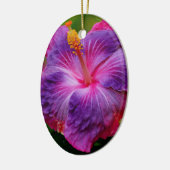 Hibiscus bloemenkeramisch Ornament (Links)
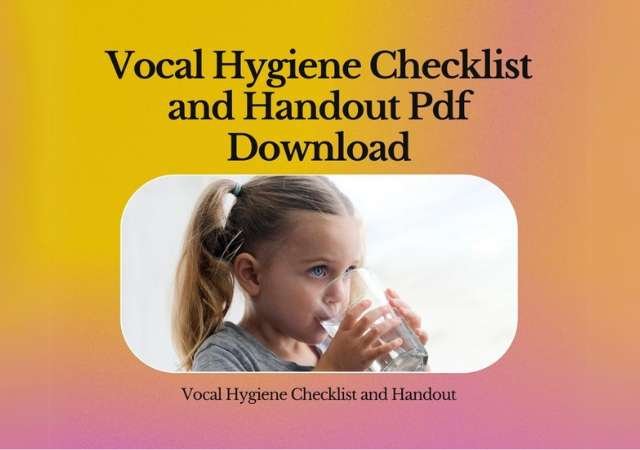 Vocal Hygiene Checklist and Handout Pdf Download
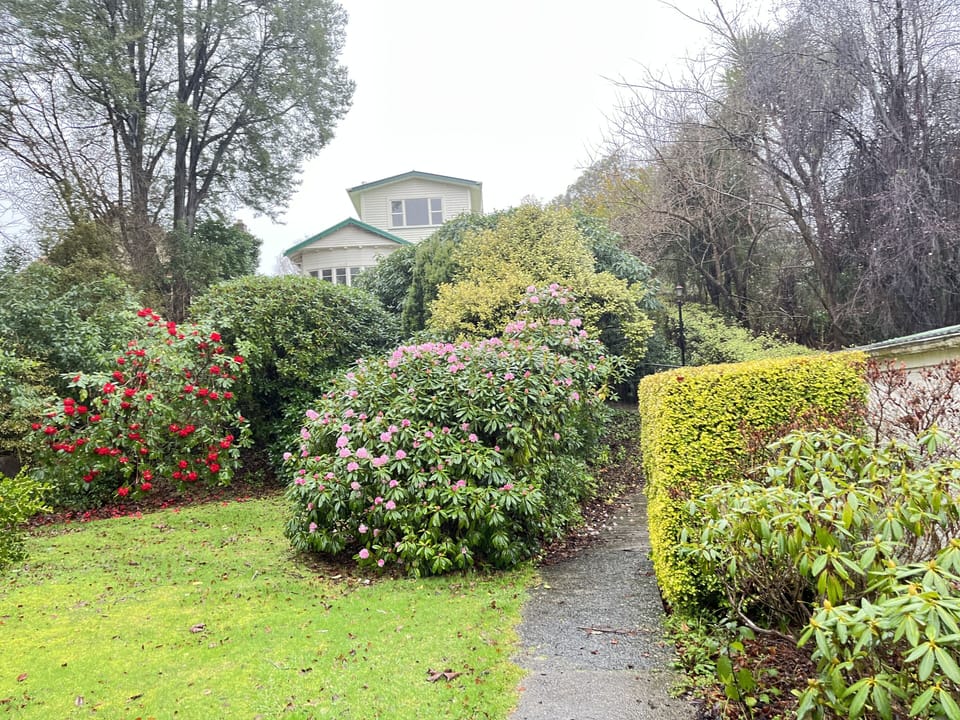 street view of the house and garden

---

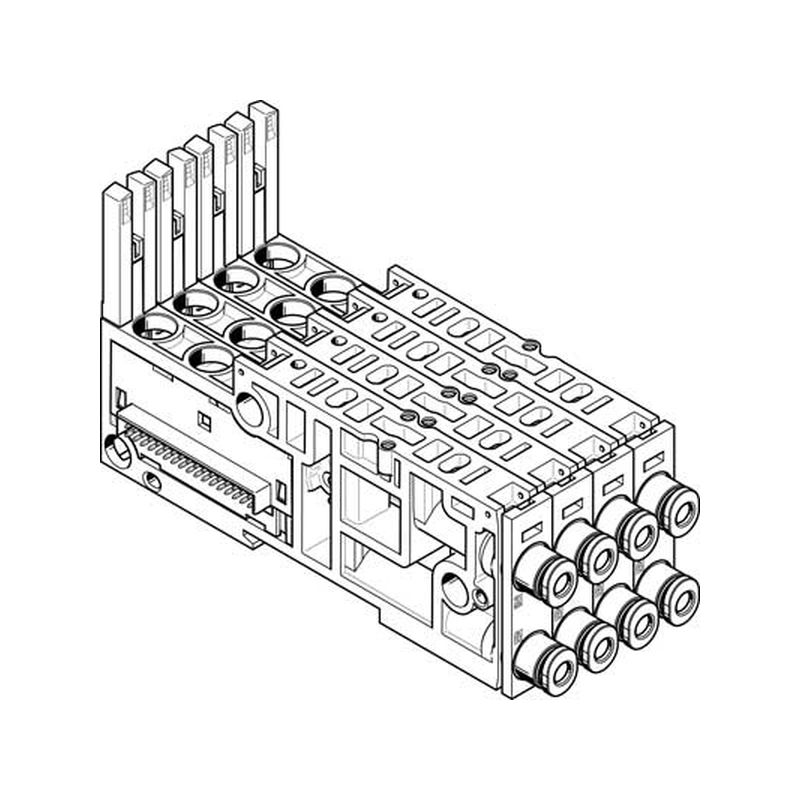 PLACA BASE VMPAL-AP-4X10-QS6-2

How to complete this task: Having found the line with "Hibiscus bloemenkeramisch Ornament (Links)" and the line with "street view of the house and garden" in the material above, write out exactly those two and every line between, leaving the pictures out.

Answer to the exercise:
 Hibiscus bloemenkeramisch Ornament (Links)
 Vocal Hygiene Checklist and Handout Pdf Download
 street view of the house and garden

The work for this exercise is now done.